On commence à avoir mal aux pattes et c’est l’heure pour Suicide Silence d’investir la scène ! Quoi qu’on en pense, ces californiens sont tout de même l’une de principales icône du Deathcore, et vu le nombre de t-shirt « PULL THE TRIGGER BITCH », ce n’est pas le public de ce soir qui me contredira… Suicide Silence est là pour promouvoir la sortie de leur dernier album : The Black Crown. Ce dernier ayant reçu un accueil sacrément mitigé, y compris parmi leurs fans ; j’avoue être resté plutôt perplexe aussi… Je l’ai trouvé juste fade, linéaire, répétitif, il y a toujours quelques bonnes idées, mais pas assez. Enfin bref, en ce qui me concerne je les attendais au tournant !

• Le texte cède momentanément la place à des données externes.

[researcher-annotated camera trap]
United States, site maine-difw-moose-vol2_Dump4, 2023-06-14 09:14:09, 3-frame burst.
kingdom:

Le combo commence par un titre de The Black Crown, puis enchaine tout de suite avec « Wake-Up » ; inutile de préciser l’ébullition générale de la fosse, tout le monde reprenant en chœur ce "tube" de l’album précédent. En ce qui concerne la prestation, il n’y a rien à en redire : le groupe a vraiment fait le show, surtout Mitch qui a un charisme à en retourner la foule (c’est d’ailleurs un peu ce qui s’est passé avec les nombreux circle-pit) ! Il en a même défoncé une enceinte de retour, à force de faire le corbeau prenant son envol. J’étais également curieux de voir la performance vocale du bonhomme en live, et je dois dire qu’il a tout de même du mérite parce qu’il arrive à enchainer des parties vocales pas toujours évidentes ! Suicide Silence a clôturé la soirée en beauté avec son fameux « No Pity For A Coward » où il y avait plus de monde sur scène que dans la fosse !

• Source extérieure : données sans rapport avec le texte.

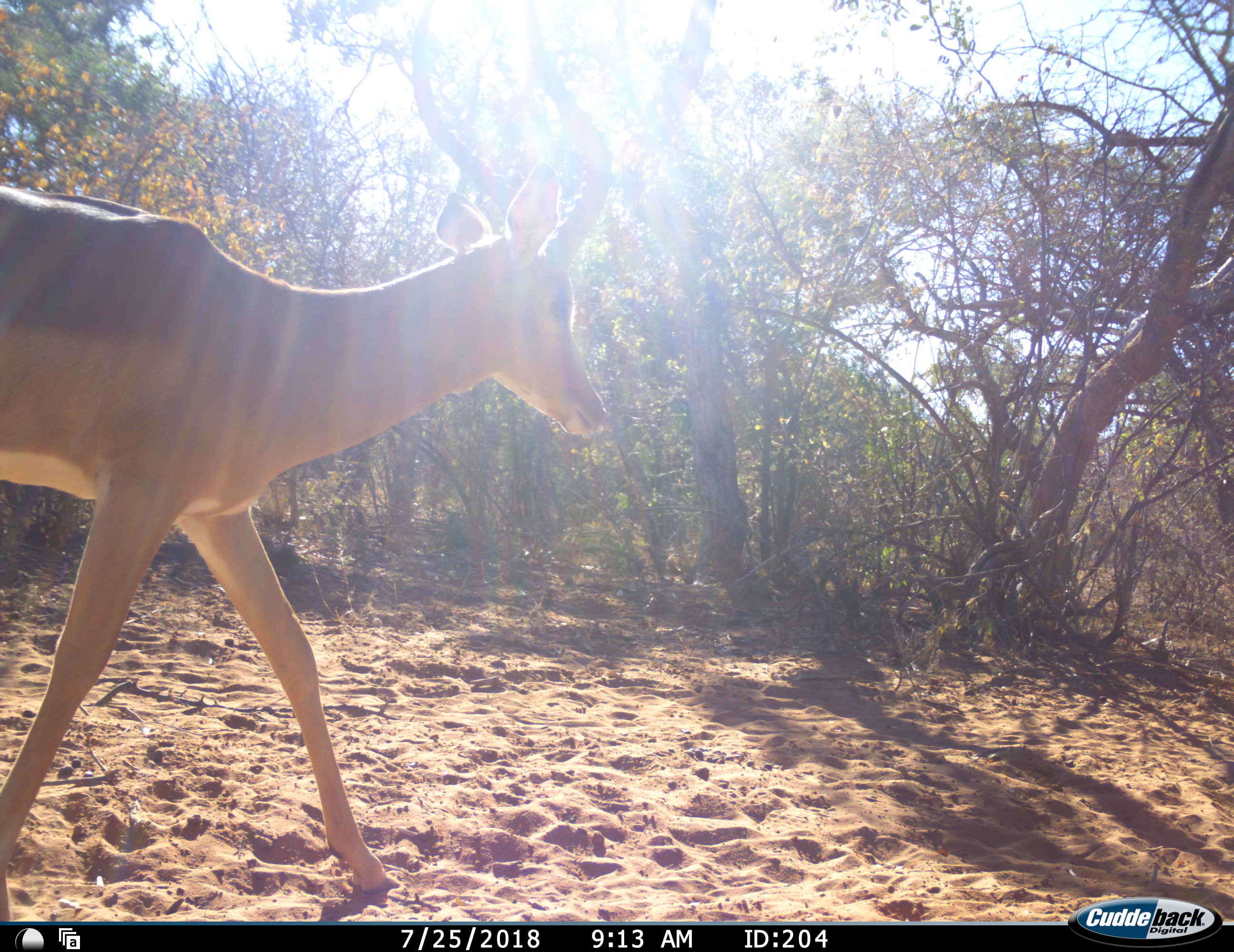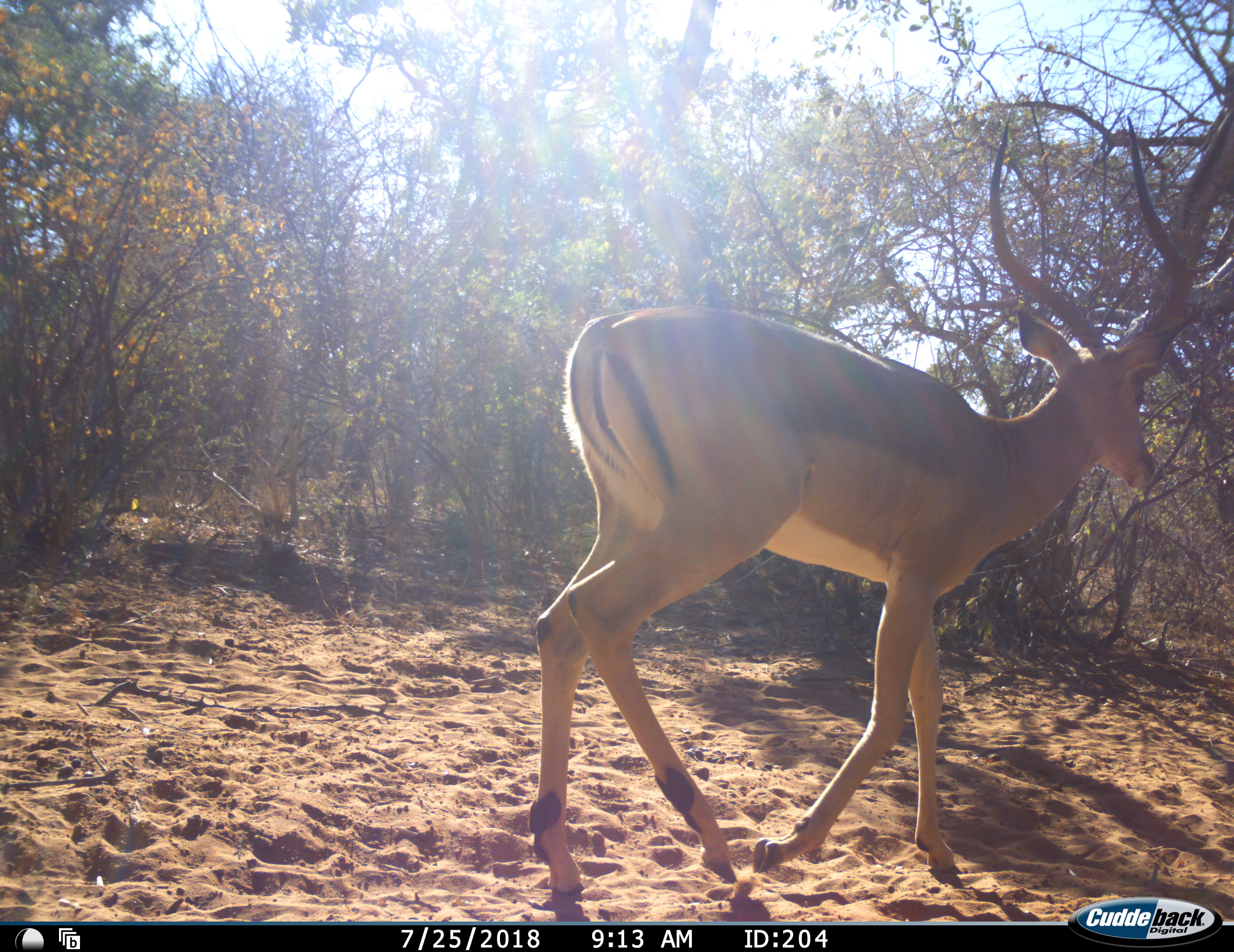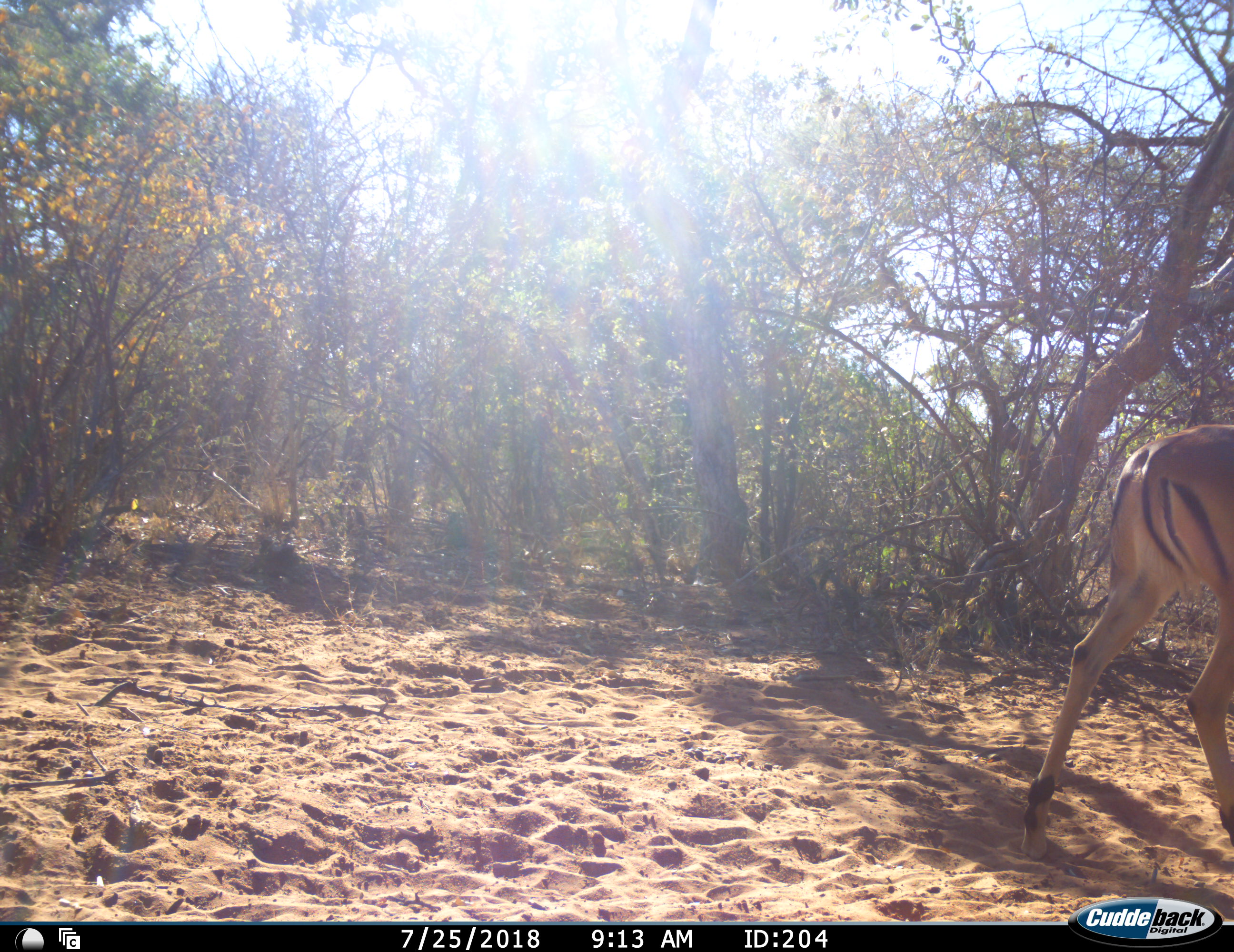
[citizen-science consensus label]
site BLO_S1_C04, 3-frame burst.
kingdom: Animalia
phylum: Chordata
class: Mammalia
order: Artiodactyla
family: Bovidae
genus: Aepyceros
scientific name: Aepyceros melampus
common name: impala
Impala (Aepyceros melampus), count 1. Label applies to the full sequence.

Ce fût un bon concert, mais je devais être trop fatigué pour pouvoir en profiter vraiment…

Voilà ! Encore un (Imperial/Impericon) Never Say Die tour de passé, on devra attendre un an maintenant avant de voir à nouveau le fleuron de la scène metalcore réunie en une soirée. J’espère simplement que l’affiche sera un poil plus alléchante que cette année, car si l’année dernière j’ai eu de bonne surprises et de bonnes découvertes, ça n’a pas vraiment était le cas sur cette édition.